Yes - this is just pure syntactic sugar.
If I say
Type foo = bar();
Type bar = baz();
Type baz() = int();
Then 12 is an instance of a foo, or bar or baz.
If I see (say) an <int>12</int> on some typed channel I can easily check
to see if it a foo or a bar or a baz, so type checking a contract is pretty easy if
I happen to know that at some point in time I am expecting a foo or a bar or a baz.
> - If you consider them equivalent then the type checker
> could <<*prove*
> that your program follows a given component spec.>>, but then the only
> interest of defining fileName type is documentation of the protocol.

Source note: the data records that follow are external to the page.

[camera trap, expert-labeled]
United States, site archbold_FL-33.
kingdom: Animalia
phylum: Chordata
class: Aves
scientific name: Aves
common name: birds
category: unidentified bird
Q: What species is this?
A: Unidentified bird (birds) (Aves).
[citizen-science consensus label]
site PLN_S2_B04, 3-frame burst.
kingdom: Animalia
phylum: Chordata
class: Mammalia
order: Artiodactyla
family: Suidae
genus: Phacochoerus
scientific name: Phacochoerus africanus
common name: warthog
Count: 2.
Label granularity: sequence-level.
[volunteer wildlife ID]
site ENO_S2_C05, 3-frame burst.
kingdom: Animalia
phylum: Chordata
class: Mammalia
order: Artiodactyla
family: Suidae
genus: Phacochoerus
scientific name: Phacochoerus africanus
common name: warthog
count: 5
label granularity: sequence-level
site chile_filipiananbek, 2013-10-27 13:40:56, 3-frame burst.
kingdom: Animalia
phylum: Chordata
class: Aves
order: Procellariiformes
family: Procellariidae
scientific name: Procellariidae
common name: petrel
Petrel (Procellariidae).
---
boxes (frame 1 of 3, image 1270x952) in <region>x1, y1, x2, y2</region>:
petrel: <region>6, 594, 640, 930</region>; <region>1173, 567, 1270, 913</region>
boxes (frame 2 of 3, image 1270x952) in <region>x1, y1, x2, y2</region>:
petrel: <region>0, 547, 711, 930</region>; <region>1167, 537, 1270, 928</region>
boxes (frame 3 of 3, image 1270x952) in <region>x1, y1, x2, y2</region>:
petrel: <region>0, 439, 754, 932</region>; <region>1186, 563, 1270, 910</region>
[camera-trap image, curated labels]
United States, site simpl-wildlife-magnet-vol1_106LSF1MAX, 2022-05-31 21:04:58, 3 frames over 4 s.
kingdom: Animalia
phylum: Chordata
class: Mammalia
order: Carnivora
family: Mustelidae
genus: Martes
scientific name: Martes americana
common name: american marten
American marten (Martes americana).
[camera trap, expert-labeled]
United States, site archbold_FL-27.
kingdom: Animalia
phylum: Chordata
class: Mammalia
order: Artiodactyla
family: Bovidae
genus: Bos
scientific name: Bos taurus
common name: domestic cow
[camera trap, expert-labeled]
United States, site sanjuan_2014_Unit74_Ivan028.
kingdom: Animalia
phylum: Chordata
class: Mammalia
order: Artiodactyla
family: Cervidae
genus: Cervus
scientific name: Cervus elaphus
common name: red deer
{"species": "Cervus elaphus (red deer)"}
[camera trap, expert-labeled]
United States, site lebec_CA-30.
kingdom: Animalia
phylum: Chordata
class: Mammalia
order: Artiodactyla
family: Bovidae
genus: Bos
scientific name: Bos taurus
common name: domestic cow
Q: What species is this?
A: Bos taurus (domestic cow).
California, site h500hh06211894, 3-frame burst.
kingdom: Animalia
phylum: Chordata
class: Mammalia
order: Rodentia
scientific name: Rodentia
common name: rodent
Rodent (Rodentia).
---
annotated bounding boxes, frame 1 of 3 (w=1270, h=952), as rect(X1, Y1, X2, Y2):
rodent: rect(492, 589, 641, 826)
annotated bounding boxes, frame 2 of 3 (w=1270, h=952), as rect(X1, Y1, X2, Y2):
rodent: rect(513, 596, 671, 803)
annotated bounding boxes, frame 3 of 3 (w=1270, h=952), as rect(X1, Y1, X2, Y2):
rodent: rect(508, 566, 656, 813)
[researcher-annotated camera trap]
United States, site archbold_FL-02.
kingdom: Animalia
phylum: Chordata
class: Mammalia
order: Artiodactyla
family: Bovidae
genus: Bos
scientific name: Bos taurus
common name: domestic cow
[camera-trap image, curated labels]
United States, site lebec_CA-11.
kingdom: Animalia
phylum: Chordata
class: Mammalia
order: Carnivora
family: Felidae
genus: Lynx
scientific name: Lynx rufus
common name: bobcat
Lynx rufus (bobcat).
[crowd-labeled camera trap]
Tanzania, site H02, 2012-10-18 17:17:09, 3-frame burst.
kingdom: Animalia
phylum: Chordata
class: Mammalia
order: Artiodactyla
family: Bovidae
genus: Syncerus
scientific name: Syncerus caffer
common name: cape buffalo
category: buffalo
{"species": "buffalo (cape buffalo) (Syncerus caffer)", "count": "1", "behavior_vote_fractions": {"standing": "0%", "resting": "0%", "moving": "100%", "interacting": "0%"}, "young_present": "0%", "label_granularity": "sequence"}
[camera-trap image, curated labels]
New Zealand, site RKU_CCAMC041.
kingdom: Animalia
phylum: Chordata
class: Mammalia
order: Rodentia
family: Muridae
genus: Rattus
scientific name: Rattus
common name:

Yes - but with suitable type definitions the program nicely documented:
Compare some part of an FTP like protocol
Type fileName = str()
Type getFile = {"get", fileName}
Type theFile = {"yes", str()}
Type noSuchFile = "no"
getFile => theFile | noSuchFile
With:
{"get", str()} => {"ok", str()} | "no"
/Joe
> - If you do not consider them as equivalent, the type checker must be
> able to relate Erlang value with those types (perhaps the programmer
> have to add type annotation to his program).